Tekst piosenki "October Rain", z którą Eden Golan ma reprezentować Izrael podczas tegorocznej Eurowizji, ma zostać zmieniony. Po licznych protestach, a także interwencji prezydenta Izraela Isaaca Herzoga, tamtejszy publiczny nadawca zdecydował się dopasować do apolitycznego charakteru konkursu.
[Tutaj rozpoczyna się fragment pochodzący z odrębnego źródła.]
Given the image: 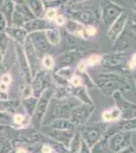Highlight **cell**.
Segmentation results:
<instances>
[{
    "instance_id": "cell-1",
    "label": "cell",
    "mask_w": 136,
    "mask_h": 153,
    "mask_svg": "<svg viewBox=\"0 0 136 153\" xmlns=\"http://www.w3.org/2000/svg\"><path fill=\"white\" fill-rule=\"evenodd\" d=\"M96 87L101 90L106 97H111L114 93L119 91L125 93L130 91L131 85L127 76L121 75L114 71H103L93 76Z\"/></svg>"
},
{
    "instance_id": "cell-2",
    "label": "cell",
    "mask_w": 136,
    "mask_h": 153,
    "mask_svg": "<svg viewBox=\"0 0 136 153\" xmlns=\"http://www.w3.org/2000/svg\"><path fill=\"white\" fill-rule=\"evenodd\" d=\"M129 57L126 52H115L110 55L103 56L101 65L107 71H114L121 75L126 76L128 71H130L129 66Z\"/></svg>"
},
{
    "instance_id": "cell-3",
    "label": "cell",
    "mask_w": 136,
    "mask_h": 153,
    "mask_svg": "<svg viewBox=\"0 0 136 153\" xmlns=\"http://www.w3.org/2000/svg\"><path fill=\"white\" fill-rule=\"evenodd\" d=\"M110 128V124H106L104 122H93L87 124L83 128L81 139L82 141L91 148L96 144Z\"/></svg>"
},
{
    "instance_id": "cell-4",
    "label": "cell",
    "mask_w": 136,
    "mask_h": 153,
    "mask_svg": "<svg viewBox=\"0 0 136 153\" xmlns=\"http://www.w3.org/2000/svg\"><path fill=\"white\" fill-rule=\"evenodd\" d=\"M100 5V19L105 26L110 27L118 16L125 11L122 6L113 0H102Z\"/></svg>"
},
{
    "instance_id": "cell-5",
    "label": "cell",
    "mask_w": 136,
    "mask_h": 153,
    "mask_svg": "<svg viewBox=\"0 0 136 153\" xmlns=\"http://www.w3.org/2000/svg\"><path fill=\"white\" fill-rule=\"evenodd\" d=\"M134 133L128 131H117L109 136L108 145L113 153L129 147L132 145V138Z\"/></svg>"
},
{
    "instance_id": "cell-6",
    "label": "cell",
    "mask_w": 136,
    "mask_h": 153,
    "mask_svg": "<svg viewBox=\"0 0 136 153\" xmlns=\"http://www.w3.org/2000/svg\"><path fill=\"white\" fill-rule=\"evenodd\" d=\"M69 16L71 19L78 22L85 26L86 25L95 26L100 22V10L93 7H85V8L70 11Z\"/></svg>"
},
{
    "instance_id": "cell-7",
    "label": "cell",
    "mask_w": 136,
    "mask_h": 153,
    "mask_svg": "<svg viewBox=\"0 0 136 153\" xmlns=\"http://www.w3.org/2000/svg\"><path fill=\"white\" fill-rule=\"evenodd\" d=\"M115 106L120 109L122 113V120H129V118L136 117V103L131 102L123 95V93L115 92L112 95Z\"/></svg>"
},
{
    "instance_id": "cell-8",
    "label": "cell",
    "mask_w": 136,
    "mask_h": 153,
    "mask_svg": "<svg viewBox=\"0 0 136 153\" xmlns=\"http://www.w3.org/2000/svg\"><path fill=\"white\" fill-rule=\"evenodd\" d=\"M128 19H129V16L124 11V12H122L117 18V19L110 26V28L108 30V37L112 42H115L119 38V36L121 34L123 33L126 24H127Z\"/></svg>"
},
{
    "instance_id": "cell-9",
    "label": "cell",
    "mask_w": 136,
    "mask_h": 153,
    "mask_svg": "<svg viewBox=\"0 0 136 153\" xmlns=\"http://www.w3.org/2000/svg\"><path fill=\"white\" fill-rule=\"evenodd\" d=\"M96 109V105L85 104L80 107L76 108L72 113V122L75 124L83 125L90 120V117L93 115V111Z\"/></svg>"
},
{
    "instance_id": "cell-10",
    "label": "cell",
    "mask_w": 136,
    "mask_h": 153,
    "mask_svg": "<svg viewBox=\"0 0 136 153\" xmlns=\"http://www.w3.org/2000/svg\"><path fill=\"white\" fill-rule=\"evenodd\" d=\"M117 128L115 127H110L108 129V131L106 132V134L99 140L98 142L93 145V147L90 148V153H113L109 148L108 145V139H109V136L113 133L117 132Z\"/></svg>"
},
{
    "instance_id": "cell-11",
    "label": "cell",
    "mask_w": 136,
    "mask_h": 153,
    "mask_svg": "<svg viewBox=\"0 0 136 153\" xmlns=\"http://www.w3.org/2000/svg\"><path fill=\"white\" fill-rule=\"evenodd\" d=\"M122 120V113L120 109L116 106L104 110L102 113V122L106 124H112V123H118Z\"/></svg>"
},
{
    "instance_id": "cell-12",
    "label": "cell",
    "mask_w": 136,
    "mask_h": 153,
    "mask_svg": "<svg viewBox=\"0 0 136 153\" xmlns=\"http://www.w3.org/2000/svg\"><path fill=\"white\" fill-rule=\"evenodd\" d=\"M66 30H67L69 33L78 37V38L87 40L85 33V25L78 23L76 21H73V19H69L67 23H66Z\"/></svg>"
},
{
    "instance_id": "cell-13",
    "label": "cell",
    "mask_w": 136,
    "mask_h": 153,
    "mask_svg": "<svg viewBox=\"0 0 136 153\" xmlns=\"http://www.w3.org/2000/svg\"><path fill=\"white\" fill-rule=\"evenodd\" d=\"M116 128L118 131H128V132H136V117L129 120H121L116 123Z\"/></svg>"
},
{
    "instance_id": "cell-14",
    "label": "cell",
    "mask_w": 136,
    "mask_h": 153,
    "mask_svg": "<svg viewBox=\"0 0 136 153\" xmlns=\"http://www.w3.org/2000/svg\"><path fill=\"white\" fill-rule=\"evenodd\" d=\"M102 58H103V56L101 55V54L93 53V54H91V55L88 56V57L82 59V61L85 65L86 68H93V66L101 65Z\"/></svg>"
},
{
    "instance_id": "cell-15",
    "label": "cell",
    "mask_w": 136,
    "mask_h": 153,
    "mask_svg": "<svg viewBox=\"0 0 136 153\" xmlns=\"http://www.w3.org/2000/svg\"><path fill=\"white\" fill-rule=\"evenodd\" d=\"M46 37L48 39L49 43L52 44V45H57L59 43V41H60V34L55 29L48 30L46 32Z\"/></svg>"
},
{
    "instance_id": "cell-16",
    "label": "cell",
    "mask_w": 136,
    "mask_h": 153,
    "mask_svg": "<svg viewBox=\"0 0 136 153\" xmlns=\"http://www.w3.org/2000/svg\"><path fill=\"white\" fill-rule=\"evenodd\" d=\"M69 82H70V84L72 85L73 88H77V87H79V86L83 85L82 79H81V76L75 75V74H74V75L71 76L70 80H69Z\"/></svg>"
},
{
    "instance_id": "cell-17",
    "label": "cell",
    "mask_w": 136,
    "mask_h": 153,
    "mask_svg": "<svg viewBox=\"0 0 136 153\" xmlns=\"http://www.w3.org/2000/svg\"><path fill=\"white\" fill-rule=\"evenodd\" d=\"M85 33L86 39H88L90 37H93L96 34V28L93 25H86L85 26Z\"/></svg>"
},
{
    "instance_id": "cell-18",
    "label": "cell",
    "mask_w": 136,
    "mask_h": 153,
    "mask_svg": "<svg viewBox=\"0 0 136 153\" xmlns=\"http://www.w3.org/2000/svg\"><path fill=\"white\" fill-rule=\"evenodd\" d=\"M43 65L45 66L46 68H48V70H51V68H53V66H54L53 58H52L51 56H49V55L45 56L44 59H43Z\"/></svg>"
},
{
    "instance_id": "cell-19",
    "label": "cell",
    "mask_w": 136,
    "mask_h": 153,
    "mask_svg": "<svg viewBox=\"0 0 136 153\" xmlns=\"http://www.w3.org/2000/svg\"><path fill=\"white\" fill-rule=\"evenodd\" d=\"M57 16H58V14H57V10L54 8V7L49 8L48 10H47V12H46V16H47V19H48L49 21H55Z\"/></svg>"
},
{
    "instance_id": "cell-20",
    "label": "cell",
    "mask_w": 136,
    "mask_h": 153,
    "mask_svg": "<svg viewBox=\"0 0 136 153\" xmlns=\"http://www.w3.org/2000/svg\"><path fill=\"white\" fill-rule=\"evenodd\" d=\"M128 66H129V70L135 71L136 70V52L132 54V56L129 59V62H128Z\"/></svg>"
},
{
    "instance_id": "cell-21",
    "label": "cell",
    "mask_w": 136,
    "mask_h": 153,
    "mask_svg": "<svg viewBox=\"0 0 136 153\" xmlns=\"http://www.w3.org/2000/svg\"><path fill=\"white\" fill-rule=\"evenodd\" d=\"M81 144H82V141H81L80 137H79V136H76V138L73 140V142H72V148H73V150H75V151L79 150L80 147H81Z\"/></svg>"
},
{
    "instance_id": "cell-22",
    "label": "cell",
    "mask_w": 136,
    "mask_h": 153,
    "mask_svg": "<svg viewBox=\"0 0 136 153\" xmlns=\"http://www.w3.org/2000/svg\"><path fill=\"white\" fill-rule=\"evenodd\" d=\"M127 24L129 25L131 30H132L131 32H133V33H134L135 35H136V16H134V18H132L131 19H128Z\"/></svg>"
},
{
    "instance_id": "cell-23",
    "label": "cell",
    "mask_w": 136,
    "mask_h": 153,
    "mask_svg": "<svg viewBox=\"0 0 136 153\" xmlns=\"http://www.w3.org/2000/svg\"><path fill=\"white\" fill-rule=\"evenodd\" d=\"M55 22L57 25H59V26H63V25L66 24V19L64 18L63 16H60V14H58V16H56L55 19Z\"/></svg>"
},
{
    "instance_id": "cell-24",
    "label": "cell",
    "mask_w": 136,
    "mask_h": 153,
    "mask_svg": "<svg viewBox=\"0 0 136 153\" xmlns=\"http://www.w3.org/2000/svg\"><path fill=\"white\" fill-rule=\"evenodd\" d=\"M134 152H135L134 147L131 145V146L126 147V148H124V149L120 150V151H118V152H116V153H134Z\"/></svg>"
},
{
    "instance_id": "cell-25",
    "label": "cell",
    "mask_w": 136,
    "mask_h": 153,
    "mask_svg": "<svg viewBox=\"0 0 136 153\" xmlns=\"http://www.w3.org/2000/svg\"><path fill=\"white\" fill-rule=\"evenodd\" d=\"M80 153H90V148L88 147L83 141H82V144H81V147H80Z\"/></svg>"
},
{
    "instance_id": "cell-26",
    "label": "cell",
    "mask_w": 136,
    "mask_h": 153,
    "mask_svg": "<svg viewBox=\"0 0 136 153\" xmlns=\"http://www.w3.org/2000/svg\"><path fill=\"white\" fill-rule=\"evenodd\" d=\"M10 76L9 75H3L2 76V78H1V83H3V84H6V85H8L9 83H10Z\"/></svg>"
},
{
    "instance_id": "cell-27",
    "label": "cell",
    "mask_w": 136,
    "mask_h": 153,
    "mask_svg": "<svg viewBox=\"0 0 136 153\" xmlns=\"http://www.w3.org/2000/svg\"><path fill=\"white\" fill-rule=\"evenodd\" d=\"M13 120H14V122H15L16 124H21V123L24 120V117L21 114H15V115H14Z\"/></svg>"
},
{
    "instance_id": "cell-28",
    "label": "cell",
    "mask_w": 136,
    "mask_h": 153,
    "mask_svg": "<svg viewBox=\"0 0 136 153\" xmlns=\"http://www.w3.org/2000/svg\"><path fill=\"white\" fill-rule=\"evenodd\" d=\"M42 153H52V149L51 147H49L48 145H45L42 148Z\"/></svg>"
},
{
    "instance_id": "cell-29",
    "label": "cell",
    "mask_w": 136,
    "mask_h": 153,
    "mask_svg": "<svg viewBox=\"0 0 136 153\" xmlns=\"http://www.w3.org/2000/svg\"><path fill=\"white\" fill-rule=\"evenodd\" d=\"M6 90H7V85H6V84L0 83V91H1V92H5Z\"/></svg>"
},
{
    "instance_id": "cell-30",
    "label": "cell",
    "mask_w": 136,
    "mask_h": 153,
    "mask_svg": "<svg viewBox=\"0 0 136 153\" xmlns=\"http://www.w3.org/2000/svg\"><path fill=\"white\" fill-rule=\"evenodd\" d=\"M131 4H132V10L136 13V0H130Z\"/></svg>"
},
{
    "instance_id": "cell-31",
    "label": "cell",
    "mask_w": 136,
    "mask_h": 153,
    "mask_svg": "<svg viewBox=\"0 0 136 153\" xmlns=\"http://www.w3.org/2000/svg\"><path fill=\"white\" fill-rule=\"evenodd\" d=\"M17 153H26V150H24V149H18L17 150Z\"/></svg>"
},
{
    "instance_id": "cell-32",
    "label": "cell",
    "mask_w": 136,
    "mask_h": 153,
    "mask_svg": "<svg viewBox=\"0 0 136 153\" xmlns=\"http://www.w3.org/2000/svg\"><path fill=\"white\" fill-rule=\"evenodd\" d=\"M134 84H135V86H136V76H134Z\"/></svg>"
},
{
    "instance_id": "cell-33",
    "label": "cell",
    "mask_w": 136,
    "mask_h": 153,
    "mask_svg": "<svg viewBox=\"0 0 136 153\" xmlns=\"http://www.w3.org/2000/svg\"><path fill=\"white\" fill-rule=\"evenodd\" d=\"M83 1H85V0H83Z\"/></svg>"
}]
</instances>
Tekst piosenki "October Rain", z którą Eden Golan ma reprezentować Izrael podczas tegorocznej Eurowizji, ma zostać zmieniony. Po licznych protestach, a także interwencji prezydenta Izraela Isaaca Herzoga, tamtejszy publiczny nadawca zdecydował się dopasować do apolitycznego charakteru konkursu.
Eden Golan będzie reprezentować Izrael podczas Konkursu Piosenki Eurowizji 2024 /

Eurowizja 2024 rozpocznie się 7 maja i potrwa do 11 maja. Tegoroczna edycja odbędzie się w Szwecji dokładnie 50 lat po legendarnym zwycięstwie grupy ABBA. W tym roku udział wezmą przedstawiciele 37 państw, w tym wracającego po ponad 30 latach nieobecności Luksemburga.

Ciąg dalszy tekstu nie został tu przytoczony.